Qual o melhor Santana já disponibilizado para o mercado brasileiro? Seria o de primeira geração? Melhor personificado no Brasil pelo Santana Executivo, ou aquele que culminou do projeto Oak and Spruce, em 1991, carro que evoluiu muito após extensa modificação no exterior e interior, porém mantendo — infelizmente — as portas do modelo anterior. Eu poderia também imaginar como eleito o carro que é alvo desta matéria, um Santana GLSi 1996, que já reunia os últimos aperfeiçoamentos adotados nessa segunda geração.
Posso me perguntar também quais seriam os parâmetros para definir o melhor modelo dentro de sua linha no seu tempo total de vida comercial. Podem ser vários, mas uma certeza tenho: o Santana depois de 1996 começou a definhar aos poucos, a morrer a cada dia. pois sua fabricante passou a entender que ele já não tinha condições de brigar com carros de concepção muito mais moderna como o Vectra B e o Tempra por exemplo, e por isso passou a priorizar o Passat GL que era importado (bem como o bem mais caro, VR6 Exclusiv),
Simplificou o Santana até que ele virasse uma sombra do que tinha sido nos seus anos de ouro, um cachorro abandonado nas ruas. Tipo de morte idêntica à que tiveram Fiat Marea, e Tempra, e Monza entre outros. Curiosamente, só o decano Opala Diplomata escapou desse triste desígnio de virar “carro de taxista”, morrendo no seu auge técnico para dar lugar ao Chevrolet Omega.

Informações fornecidas:

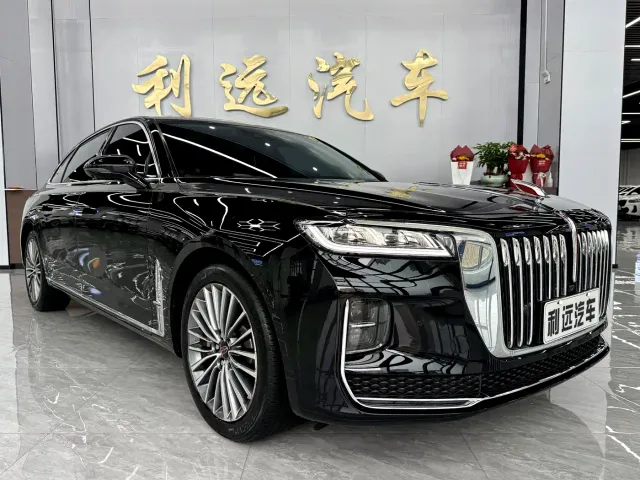 Hongqi H9 — Фото автомобиля 3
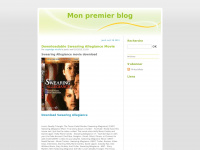 nicollebk.blog.free.fr Thumbnail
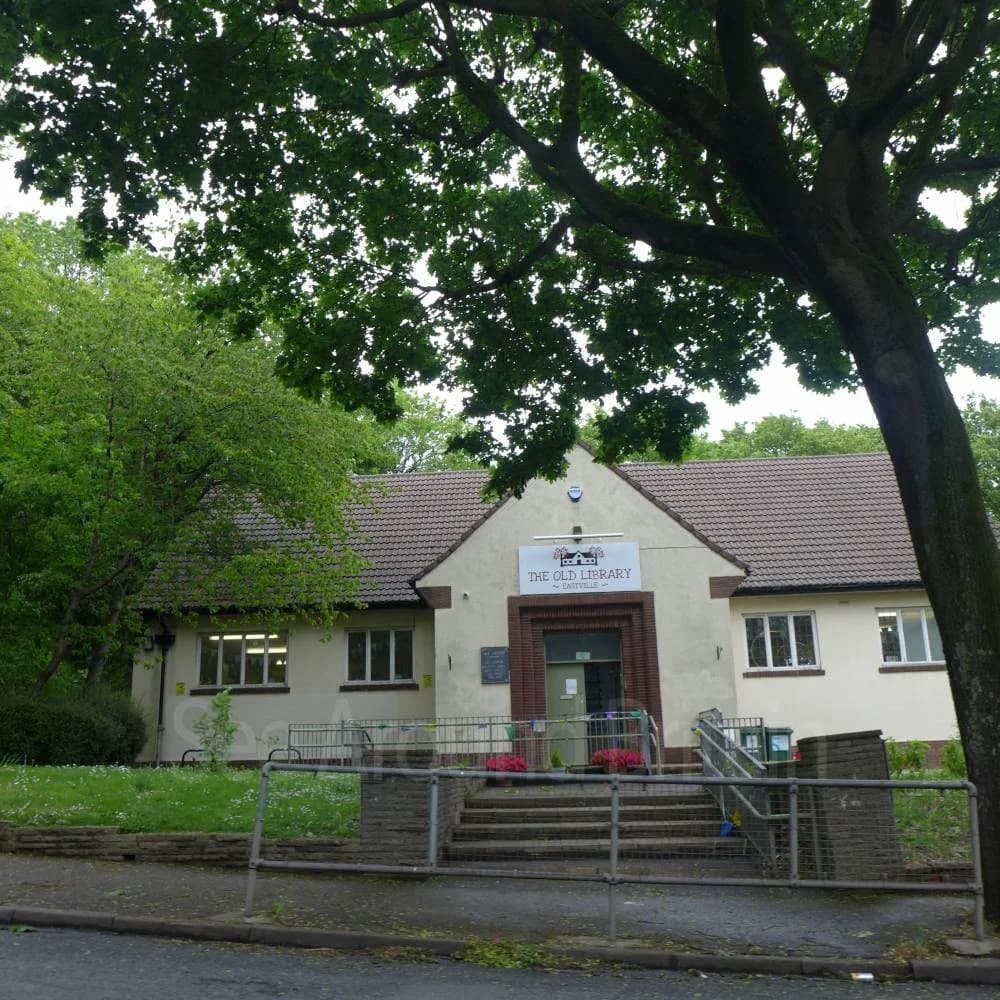 The Old Library Community Hub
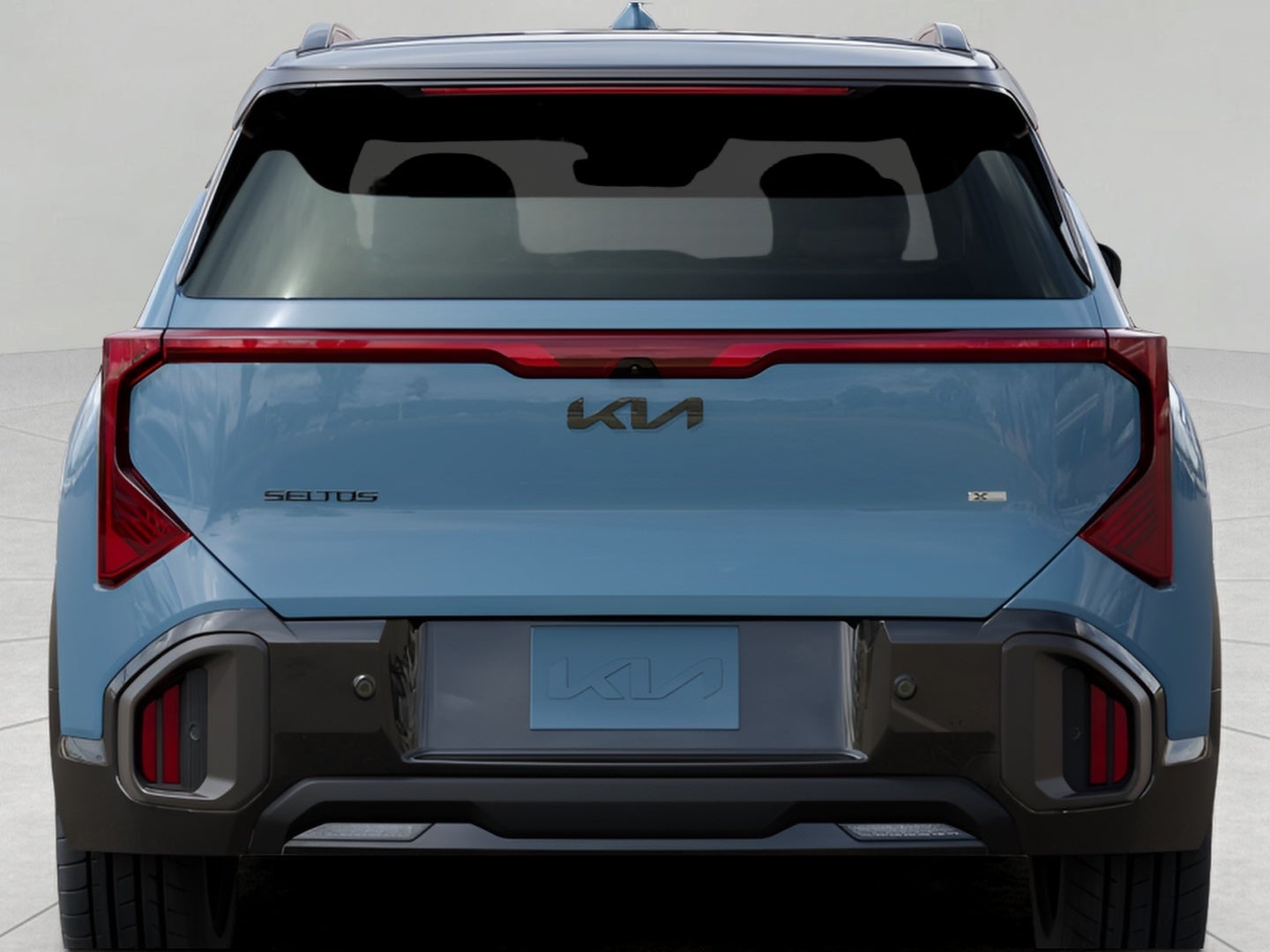 2027 Kia Seltos X-Line SX AWD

Atividade 1: Copie, sem nenhuma alteração, o trecho do texto sobre o Santana que se inicia nas palavras "Posso me perguntar" e vai até "ao Chevrolet Omega.".
Atividade 2:
Responda às perguntas abaixo com base no texto sobre o Santana.
(a) Em que ano culminou o projeto Oak and Spruce?
(b) Quais dois carros são citados como de concepção muito mais moderna que a do Santana?
(c) A que carro o Opala Diplomata deu lugar?

Resposta escrita 1:
Posso me perguntar também quais seriam os parâmetros para definir o melhor modelo dentro de sua linha no seu tempo total de vida comercial. Podem ser vários, mas uma certeza tenho: o Santana depois de 1996 começou a definhar aos poucos, a morrer a cada dia. pois sua fabricante passou a entender que ele já não tinha condições de brigar com carros de concepção muito mais moderna como o Vectra B e o Tempra por exemplo, e por isso passou a priorizar o Passat GL que era importado (bem como o bem mais caro, VR6 Exclusiv),
Simplificou o Santana até que ele virasse uma sombra do que tinha sido nos seus anos de ouro, um cachorro abandonado nas ruas. Tipo de morte idêntica à que tiveram Fiat Marea, e Tempra, e Monza entre outros. Curiosamente, só o decano Opala Diplomata escapou desse triste desígnio de virar “carro de taxista”, morrendo no seu auge técnico para dar lugar ao Chevrolet Omega.

Resposta escrita 2:
(a) O projeto Oak and Spruce culminou em 1991.
(b) Os carros citados são o Vectra B e o Tempra.
(c) O Opala Diplomata deu lugar ao Chevrolet Omega.